Source material:

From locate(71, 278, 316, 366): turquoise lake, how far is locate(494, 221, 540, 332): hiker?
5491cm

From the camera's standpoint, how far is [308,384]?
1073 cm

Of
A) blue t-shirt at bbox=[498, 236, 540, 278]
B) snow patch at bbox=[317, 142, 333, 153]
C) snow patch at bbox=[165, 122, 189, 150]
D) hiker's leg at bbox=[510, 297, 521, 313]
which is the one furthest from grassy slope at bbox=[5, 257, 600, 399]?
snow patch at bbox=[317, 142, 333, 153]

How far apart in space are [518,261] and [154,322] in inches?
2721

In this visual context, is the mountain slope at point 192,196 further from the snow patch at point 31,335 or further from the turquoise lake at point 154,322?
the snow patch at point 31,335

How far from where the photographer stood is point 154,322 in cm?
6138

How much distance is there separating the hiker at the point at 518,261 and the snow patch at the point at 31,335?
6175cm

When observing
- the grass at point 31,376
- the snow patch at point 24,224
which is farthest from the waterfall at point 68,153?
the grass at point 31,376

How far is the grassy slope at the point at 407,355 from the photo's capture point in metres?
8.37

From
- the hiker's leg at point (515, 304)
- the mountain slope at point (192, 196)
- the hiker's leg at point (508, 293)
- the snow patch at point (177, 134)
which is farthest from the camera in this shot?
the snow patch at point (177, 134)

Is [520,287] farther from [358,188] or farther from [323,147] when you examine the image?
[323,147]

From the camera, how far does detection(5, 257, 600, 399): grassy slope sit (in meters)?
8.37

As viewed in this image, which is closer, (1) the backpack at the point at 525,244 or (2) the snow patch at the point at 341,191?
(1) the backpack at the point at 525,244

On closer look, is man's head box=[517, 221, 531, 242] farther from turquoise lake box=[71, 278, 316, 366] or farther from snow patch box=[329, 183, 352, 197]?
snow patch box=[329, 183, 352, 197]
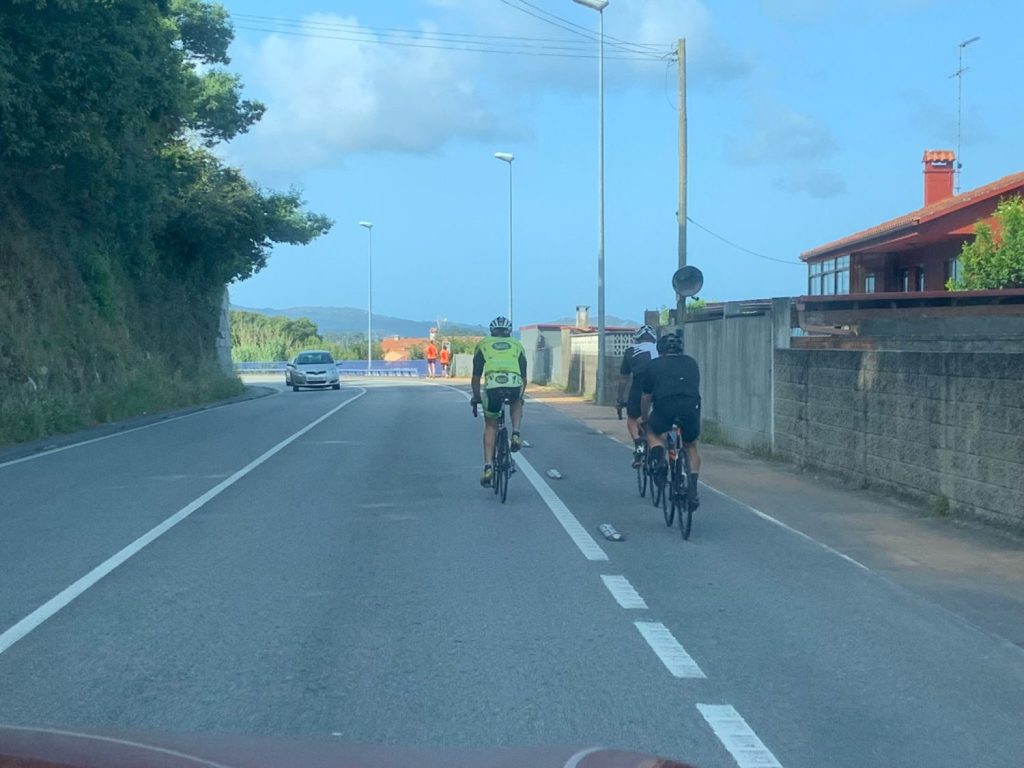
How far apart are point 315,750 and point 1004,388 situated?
29.2 feet

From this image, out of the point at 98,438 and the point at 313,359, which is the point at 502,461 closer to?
the point at 98,438

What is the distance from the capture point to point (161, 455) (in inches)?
702

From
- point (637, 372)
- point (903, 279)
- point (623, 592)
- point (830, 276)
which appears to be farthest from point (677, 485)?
point (830, 276)

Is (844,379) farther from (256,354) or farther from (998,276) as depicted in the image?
(256,354)

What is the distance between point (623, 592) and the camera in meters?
8.17

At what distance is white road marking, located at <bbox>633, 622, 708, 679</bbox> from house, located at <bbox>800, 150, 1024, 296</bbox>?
19947 mm

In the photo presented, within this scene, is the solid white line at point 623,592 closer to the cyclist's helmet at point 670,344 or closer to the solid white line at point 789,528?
the solid white line at point 789,528

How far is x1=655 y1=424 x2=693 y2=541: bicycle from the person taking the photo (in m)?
10.4

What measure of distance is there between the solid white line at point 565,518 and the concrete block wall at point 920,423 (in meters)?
3.58

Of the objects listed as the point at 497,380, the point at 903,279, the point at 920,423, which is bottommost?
the point at 920,423

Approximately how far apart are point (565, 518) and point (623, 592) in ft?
11.3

What you need to do:
Update the items from the line with "Approximately how far" through the end of the items by replacing "Approximately" with "Roughly". Leave everything else unchanged.

Solution for this task:
Roughly how far apart are point (565, 518) and point (623, 592) in ft?
11.3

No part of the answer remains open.